Выбрать главу

– ¿Es sobre el vertedero?

– ¿El vertedero? -repitió el conde, consiguiendo imprimir en su voz un tono de perplejidad.

– El del lago Barcis.

– Ah, te refieres a los terrenos para la nueva construcción. Un transportista particular estuvo allí a principios de semana. El terreno ha sido despejado y cubierto de tierra.

– ¿Terrenos para la nueva construcción?

– Sí; el ejército ha decidido realizar pruebas sobre emanaciones de gas radón en aquella zona. La cerrarán y edificarán una especie de laboratorio de pruebas. Completamente robotizado, desde luego.

– ¿Qué ejército, el de ellos o el nuestro?

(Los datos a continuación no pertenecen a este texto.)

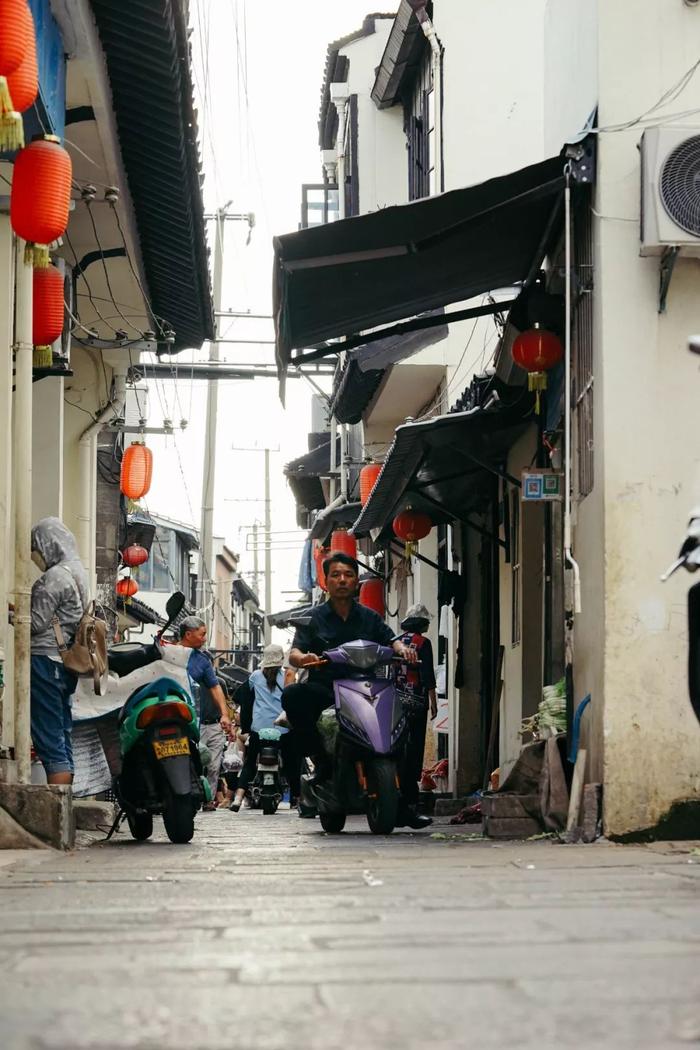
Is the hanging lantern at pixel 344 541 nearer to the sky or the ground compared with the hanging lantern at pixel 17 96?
nearer to the ground

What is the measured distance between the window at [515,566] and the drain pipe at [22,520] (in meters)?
5.41

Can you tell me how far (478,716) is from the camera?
17078 millimetres

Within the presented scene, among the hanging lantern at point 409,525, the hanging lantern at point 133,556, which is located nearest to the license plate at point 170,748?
the hanging lantern at point 409,525

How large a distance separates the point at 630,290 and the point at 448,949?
546 centimetres

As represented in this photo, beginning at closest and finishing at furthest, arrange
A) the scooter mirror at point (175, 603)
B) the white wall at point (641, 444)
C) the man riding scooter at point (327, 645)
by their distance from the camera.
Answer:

– El nuestro, por supuesto.

– ¿Adonde han llevado la carga?

– Tengo entendido que los camiones iban a Génova. Pero el amigo que me lo dijo no estaba seguro.

– Usted sabía que Viscardi estaba involucrado, ¿verdad?

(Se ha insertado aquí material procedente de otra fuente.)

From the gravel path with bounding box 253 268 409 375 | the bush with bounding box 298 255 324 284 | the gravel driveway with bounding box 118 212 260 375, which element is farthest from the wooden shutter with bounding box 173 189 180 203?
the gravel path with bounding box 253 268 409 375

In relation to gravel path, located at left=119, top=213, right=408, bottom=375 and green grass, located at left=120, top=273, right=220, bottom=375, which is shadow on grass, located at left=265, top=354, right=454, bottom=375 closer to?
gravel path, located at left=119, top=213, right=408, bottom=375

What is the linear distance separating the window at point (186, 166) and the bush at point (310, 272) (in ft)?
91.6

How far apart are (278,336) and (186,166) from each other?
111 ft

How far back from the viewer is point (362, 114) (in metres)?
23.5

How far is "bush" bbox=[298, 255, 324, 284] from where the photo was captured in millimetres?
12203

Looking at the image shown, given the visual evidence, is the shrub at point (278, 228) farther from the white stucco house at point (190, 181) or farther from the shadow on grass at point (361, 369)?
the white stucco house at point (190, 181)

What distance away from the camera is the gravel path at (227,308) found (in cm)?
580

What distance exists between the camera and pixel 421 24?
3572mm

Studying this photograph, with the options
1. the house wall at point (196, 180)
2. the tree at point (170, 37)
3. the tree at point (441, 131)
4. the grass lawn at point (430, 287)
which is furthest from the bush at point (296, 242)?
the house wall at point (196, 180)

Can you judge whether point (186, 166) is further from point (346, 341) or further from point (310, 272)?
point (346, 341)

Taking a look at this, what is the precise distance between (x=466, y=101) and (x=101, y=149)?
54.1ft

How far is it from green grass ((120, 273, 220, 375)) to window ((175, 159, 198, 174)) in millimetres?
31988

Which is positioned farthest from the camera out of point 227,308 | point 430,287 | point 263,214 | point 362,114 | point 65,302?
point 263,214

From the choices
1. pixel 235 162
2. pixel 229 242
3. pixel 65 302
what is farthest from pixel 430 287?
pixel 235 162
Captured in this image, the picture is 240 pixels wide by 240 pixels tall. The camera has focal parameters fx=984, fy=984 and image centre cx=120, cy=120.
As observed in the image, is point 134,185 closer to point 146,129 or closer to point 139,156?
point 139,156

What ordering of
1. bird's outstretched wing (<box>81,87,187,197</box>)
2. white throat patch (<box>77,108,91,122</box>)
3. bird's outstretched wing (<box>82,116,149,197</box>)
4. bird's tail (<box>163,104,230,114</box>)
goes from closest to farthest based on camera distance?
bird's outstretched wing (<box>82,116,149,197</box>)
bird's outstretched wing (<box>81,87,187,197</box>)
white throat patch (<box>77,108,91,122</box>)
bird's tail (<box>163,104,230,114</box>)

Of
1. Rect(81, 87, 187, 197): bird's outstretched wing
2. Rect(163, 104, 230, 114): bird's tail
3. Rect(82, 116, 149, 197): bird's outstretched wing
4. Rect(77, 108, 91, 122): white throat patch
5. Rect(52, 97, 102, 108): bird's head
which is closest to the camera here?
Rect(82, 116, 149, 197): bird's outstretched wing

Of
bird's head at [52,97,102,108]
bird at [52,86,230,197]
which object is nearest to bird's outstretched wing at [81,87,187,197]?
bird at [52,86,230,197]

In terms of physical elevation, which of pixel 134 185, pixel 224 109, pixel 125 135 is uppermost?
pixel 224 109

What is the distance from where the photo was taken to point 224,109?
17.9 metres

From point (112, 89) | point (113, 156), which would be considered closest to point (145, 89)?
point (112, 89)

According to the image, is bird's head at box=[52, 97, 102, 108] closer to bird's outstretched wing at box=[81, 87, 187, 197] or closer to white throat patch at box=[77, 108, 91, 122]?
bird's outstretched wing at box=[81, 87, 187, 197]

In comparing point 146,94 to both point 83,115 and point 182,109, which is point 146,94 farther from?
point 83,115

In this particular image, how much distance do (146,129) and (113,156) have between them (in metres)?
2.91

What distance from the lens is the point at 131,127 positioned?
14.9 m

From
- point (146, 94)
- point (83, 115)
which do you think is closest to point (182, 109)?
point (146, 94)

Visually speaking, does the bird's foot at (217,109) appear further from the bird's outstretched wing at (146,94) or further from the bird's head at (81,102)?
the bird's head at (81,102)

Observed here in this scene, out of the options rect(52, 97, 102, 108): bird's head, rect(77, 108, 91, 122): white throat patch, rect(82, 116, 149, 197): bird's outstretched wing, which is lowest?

– Guido, no me gusta ese tono de acusación -espetó el conde ásperamente. Brunetti no se disculpó, y el conde prosiguió-. Yo sabía muchas cosas del signor Viscardi, Guido, pero estaba fuera de mi alcance.

– Ahora está fuera del alcance de todos -puntualizó Brunetti, pero no le producía la menor satisfacción decirlo.

– Traté de advertirte.

– No imaginaba que fuera tan poderoso.

– Lo era. Y su tío -el conde dio el nombre de un ministro del Gobierno- sigue siéndolo. ¿Entiendes?

Entendía más de lo que le hubiera gustado entender.

– Tengo que pedirle otro favor.

– He hecho mucho por ti esta semana, Guido. Sacrificando mis propios intereses.

– No es para mí.

– Guido, los favores siempre son para nosotros. En especial cuando pedimos algo para otras personas. -Brunetti callaba, y el conde preguntó-: ¿De qué se trata?

– Un oficial de carabinieri, Ambrogiani. Acaban de trasladarlo a Sicilia. ¿Podría ocuparse de que no le ocurra nada mientras está allí?

– ¿Ambrogiani? -preguntó el conde, como si le interesara no saber nada más que el nombre.

– Sí.

– Veré qué puedo hacer, Guido.

– Le estaré muy agradecido.

– Y también el maggior Ambrogiani, imagino.

– Gracias.

– De nada, Guido. La semana próxima estaremos en casa.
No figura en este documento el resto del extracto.